6. Do you pay for help? That is a very personal decision that every start up will have to take at some point of their development. Being as efficient as possible in your capital burn is important on a day-to-day basis but it also is important when investors are looking at you as a potential addition to their portfolio companies. If you’ve shown consistent capital efficiency, they know their dollars will last a lot longer and be used more wisely.
Capital efficiency at every stage will signal to angel investors your real burn rate.
Angel access hours are not meant to be close-door meetings, just a foot into the door of angel funding. I will be sharing month after month, the different questions and discussions that come up during these office hours so that access to capital and insight is democratized.

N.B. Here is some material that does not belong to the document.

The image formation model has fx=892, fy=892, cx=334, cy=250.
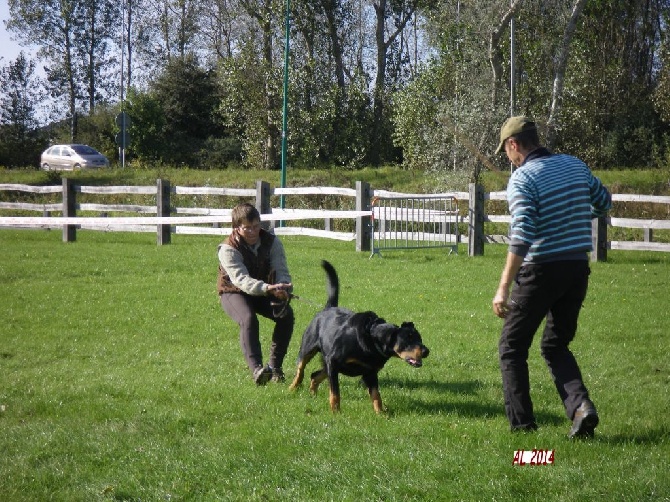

The underfunding of women entrepreneurs is evident and the need to support women is clear so they can reach their full potential. I am also so encouraged by some players in the corporate sector that are starting to step up to meet this diversity challenge. It needs to be done at every stage of funding so that pipeline is more robust and equitable. Recently, Intel Capital launched the Intel Capital Diversity Fund, the largest of its kind at $125 million, to invest in businesses led by women and minorities and fuel economic growth. At Hera Fund, we focus on access to capital and resources in the San Diego region with strong strategic partners across the US (we actively connect with US female angel groups and are members of the Angel Capital Association) and globally. Learn the insights of your funders so that you can master them like an artist.